PINKY

Pinky (1949)

PINKY

(director: Elia Kazan; screenwriters: Philip Dunne/Dudley Nichols/based on the novel Pinky by Cid Ricketts Sumner; cinematographer: Joseph MacDonald; editor: Harmon Jones; music: Alfred Newman; cast: Jeanne Crain (Patricia ‘Pinky’ Johnson), Ethel Barrymore (Miss Em), Ethel Waters (Pinky’s Granny), William Lundigan (Dr. Thomas Adams), Basil Ruysdael (Judge Walker), Kenny Washington (Dr. Canady), Dan Riss (Mr. Stanley), Griff Barnett (Dr. Joe McGill), Evelyn Varden (Melba Wooley), Frederick O’Neal (Jake Walters), Nina Mae McKinney (Rozelia); Runtime: 102; MPAA Rating: NR; producer: Darryl F. Zanuck; Fox Home Video; 1949)

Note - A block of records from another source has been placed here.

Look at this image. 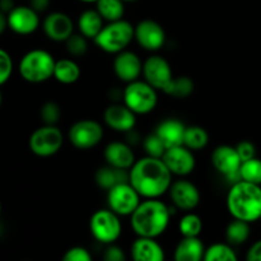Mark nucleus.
Wrapping results in <instances>:
<instances>
[{
  "mask_svg": "<svg viewBox=\"0 0 261 261\" xmlns=\"http://www.w3.org/2000/svg\"><path fill=\"white\" fill-rule=\"evenodd\" d=\"M43 32L50 40L64 42L74 32L73 20L65 13H50L43 20Z\"/></svg>",
  "mask_w": 261,
  "mask_h": 261,
  "instance_id": "18",
  "label": "nucleus"
},
{
  "mask_svg": "<svg viewBox=\"0 0 261 261\" xmlns=\"http://www.w3.org/2000/svg\"><path fill=\"white\" fill-rule=\"evenodd\" d=\"M127 181H129V176L126 175L125 170L111 167L109 165L106 167L99 168L96 172L97 185L102 189H106V190L117 185V184L127 182Z\"/></svg>",
  "mask_w": 261,
  "mask_h": 261,
  "instance_id": "26",
  "label": "nucleus"
},
{
  "mask_svg": "<svg viewBox=\"0 0 261 261\" xmlns=\"http://www.w3.org/2000/svg\"><path fill=\"white\" fill-rule=\"evenodd\" d=\"M212 163L214 168L218 171L221 175L226 176L228 178H240V166H241V160L237 154L236 148L231 145H219L212 153Z\"/></svg>",
  "mask_w": 261,
  "mask_h": 261,
  "instance_id": "14",
  "label": "nucleus"
},
{
  "mask_svg": "<svg viewBox=\"0 0 261 261\" xmlns=\"http://www.w3.org/2000/svg\"><path fill=\"white\" fill-rule=\"evenodd\" d=\"M50 0H31V8L36 10V12H43L47 9Z\"/></svg>",
  "mask_w": 261,
  "mask_h": 261,
  "instance_id": "42",
  "label": "nucleus"
},
{
  "mask_svg": "<svg viewBox=\"0 0 261 261\" xmlns=\"http://www.w3.org/2000/svg\"><path fill=\"white\" fill-rule=\"evenodd\" d=\"M236 150L240 160H241V162H245V161L247 160H251V158H254L255 154H256L255 145L252 144L251 142H247V140L239 143L236 147Z\"/></svg>",
  "mask_w": 261,
  "mask_h": 261,
  "instance_id": "39",
  "label": "nucleus"
},
{
  "mask_svg": "<svg viewBox=\"0 0 261 261\" xmlns=\"http://www.w3.org/2000/svg\"><path fill=\"white\" fill-rule=\"evenodd\" d=\"M96 10L99 13L102 19L107 22L122 19L125 13L124 2L122 0H97Z\"/></svg>",
  "mask_w": 261,
  "mask_h": 261,
  "instance_id": "28",
  "label": "nucleus"
},
{
  "mask_svg": "<svg viewBox=\"0 0 261 261\" xmlns=\"http://www.w3.org/2000/svg\"><path fill=\"white\" fill-rule=\"evenodd\" d=\"M170 196L176 208L182 211L195 209L200 203V193L199 189L193 182L188 180H178L171 184Z\"/></svg>",
  "mask_w": 261,
  "mask_h": 261,
  "instance_id": "16",
  "label": "nucleus"
},
{
  "mask_svg": "<svg viewBox=\"0 0 261 261\" xmlns=\"http://www.w3.org/2000/svg\"><path fill=\"white\" fill-rule=\"evenodd\" d=\"M105 160L111 167L127 170L135 162V155L132 148L121 142H112L105 149Z\"/></svg>",
  "mask_w": 261,
  "mask_h": 261,
  "instance_id": "20",
  "label": "nucleus"
},
{
  "mask_svg": "<svg viewBox=\"0 0 261 261\" xmlns=\"http://www.w3.org/2000/svg\"><path fill=\"white\" fill-rule=\"evenodd\" d=\"M13 71V61L9 54L0 48V86L10 78Z\"/></svg>",
  "mask_w": 261,
  "mask_h": 261,
  "instance_id": "37",
  "label": "nucleus"
},
{
  "mask_svg": "<svg viewBox=\"0 0 261 261\" xmlns=\"http://www.w3.org/2000/svg\"><path fill=\"white\" fill-rule=\"evenodd\" d=\"M61 110L60 106L55 102H46L41 107V119L45 125H56L60 121Z\"/></svg>",
  "mask_w": 261,
  "mask_h": 261,
  "instance_id": "36",
  "label": "nucleus"
},
{
  "mask_svg": "<svg viewBox=\"0 0 261 261\" xmlns=\"http://www.w3.org/2000/svg\"><path fill=\"white\" fill-rule=\"evenodd\" d=\"M246 259L249 261H261V240L250 247Z\"/></svg>",
  "mask_w": 261,
  "mask_h": 261,
  "instance_id": "41",
  "label": "nucleus"
},
{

“This is a groundbreaking film despite its absurdly stiff way at looking at how blacks and whites interact.”

Reviewed by Dennis Schwartz

Based on Cid Ricketts Sumner’s novel Pinky and written by Philip Dunne and Dudley Nichols. Elia Kazan (“East of Eden”/”Wild River”/”Gentleman’s Agreement”) took over directing this compromised social problem drama when John Ford backed out after a few weeks of shooting and had no enthusiasm for the story. It tells of a light-skinned young black woman, nicknamed “Pinky” Johnson (Jeanne Crain), who is sent by her dark-skinned black Granny (Ethel Waters) to study nursing in Boston and not only passes for white and lives as a free person but has a white fiance Dr. Thomas Adams (William Lundigan). Pinky is confused about the relationship, fearing society won’t accept it, and comes running back to Granny’s shack in the rural South and its segregation to find her true identity as a mulatto.

The old-fashioned Granny, stereotyped as the mammy figure, works for the feisty aristocratic white lady Miss Em (Ethel Barrymore), who becomes terminally ill and is nursed by Pinky until her death. Miss Em leaves her estate to Pinky, but her family contests the will because Pinky is black. In court, Pinky surprisingly wins the verdict. She then turns the estate into a nursing home and school for blacks, and rejects Dr. Adams’ marriage proposal when he comes knocking on her door in the South. She becomes a tragic figure who regains her racial pride but loses the man she loves.

Though many things about the film are unconvincing (for starters the white Crain as a black woman never passes the giggle test and the casting of a white as a Negro seems to be a chicken-hearted way to deal with the racial issues–it missed a chance to make a big statement by not casting Lena Horne in that role), it’s not as daring as it wants you to believe as it has little to say that was hip about racial relationships and interracial marriage (though for Hollywood, which for the most part previously ignored real black issues, this is a groundbreaking film despite its absurdly stiff way at looking at how blacks and whites interact), and it questionably has Pinky learn her life lessons from a stranger white woman and not her black Granny. But, at least, its sincerity and conviction seem real, and there are a few tender and moving moments. The film did very well at the box office.